Cardiovascular system
Increased resting heart rate
Venous thrombosis
Early increased cardiac stroke
Respiratory system
Reduced tidal volume
Potential permanent restrictive pulmonary disease due to fixed contractures of the costovertebral joints
Reduced FVC and FEV1
Loss of elastic recoil as a result of structural changes within the lungs
Tendency for mucus to pool in the lower part of the airway
Collapse of airways and small areas of lung tissue (atelectasis), which reduces the area available for gaseous exchange
Musculoskeletal system
Atrophy of postural muscles, leading to an increased risk of falls and disability [15]
Reduction of bone mass in the spine and lower limbs
Gastrointestinal system
Decreased gastric bicarbonate secretion and increased acidity within the stomach
Symptoms associated with gastroesophageal reflux disease (GERD)
Increased transit time and constipation
Urinary system
Release of ANP and increased diuresis
Transient increase in plasma and urinary urea, a decrease in plasma creatinine, and no change in urinary creatinine
Rise of urinary calcium excretion
Incomplete emptying and urinary stasis, due to weakened abdominal and pelvic floor musculature
Renal and bladder stones and infections
Skin
Higher risk of pressure sores
Endocrine system
Depressed levels of aldosterone and antidiuretic hormone
Sodium loss during diuresis and hyponatremia with subsequent increased plasma renin activity and increased plasma aldosterone levels
Progressive loss of potassium in the urine due to aldosterone secretion
Increased cortisol secretion, onset of insulin resistance, impaired glucose tolerance, and the subsequent development of type 2 diabetes
Central and peripheral nervous system
Dysfunctions in mental status (confusion, sleep disorders, drowsiness)
Difficulties in posture and balance in sitting and standing position
Development of polyneuropathies
8.2 Prevention of Bed Rest Syndrome
Patients in the intensive care unit (ICU) could be the paradigm of the management of bed rest via mobilization. They are often sedated, critical/frail patients, with obvious difficulty in changing position, sitting or walking. Immobilization in complex patients in the ICU, together with systemic inflammation, is a strong independent risk factor for the development of intensive care unit-acquired weakness (ICUAW) [9].
Evidence indicates that functionally significant joint limitations are shown by more than a third of patients admitted to ICU for over 2 weeks.
It is noteworthy that enough damage to create the basis for a decubitus ulcer is done after as little as 2 h of immobility. Susceptibility to pressure ulcers comes from a combination of external factors (pressure, friction, shear force, and moisture) and internal factors (e.g., fever, malnutrition, anemia, and endothelial dysfunction).

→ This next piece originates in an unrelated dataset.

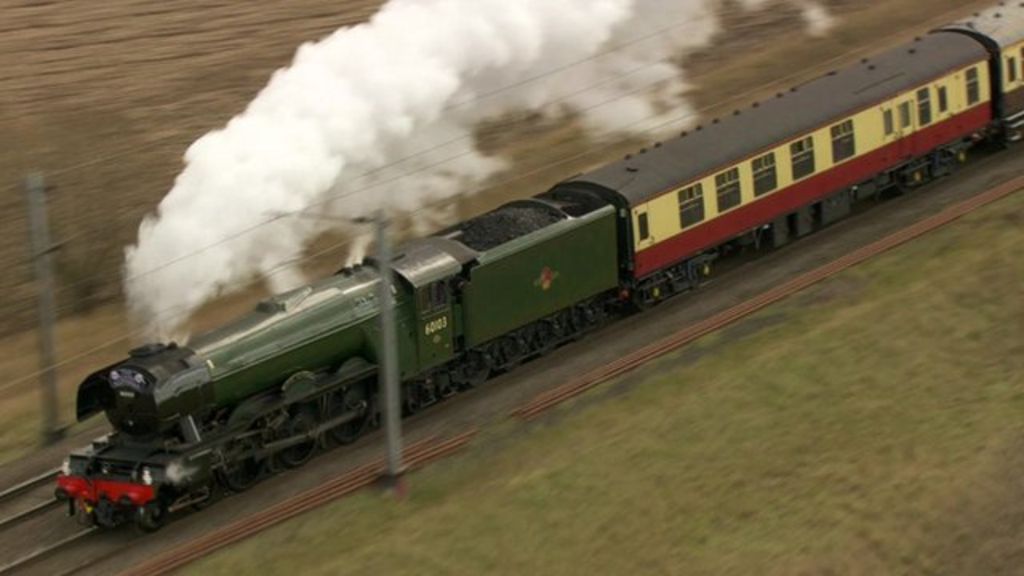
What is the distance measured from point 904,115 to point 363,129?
1387cm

Although a few years ago, early physical rehabilitation of critically ill patients was considered unsafe, in the last decade growing literature has shown the safety and feasibility of mobilizing ICU patients to prevent impairments, adverse events, in-hospital infections, and functional limitations [10].
In order to address these aspects, components of the ABCDE bundle include: Awaken from sedation, Breathe independently without a ventilator, Choice of sedation, Delirium management, and Early mobilization [11].
While preliminary data regarding early mobilization of ICU patients has been shown to be safe, feasible, and beneficial, in one multicenter, observational Italian study, postural changes and early mobilization were prescribed in about two thirds of the cases, suggesting that these treatments are not yet widely practiced [12].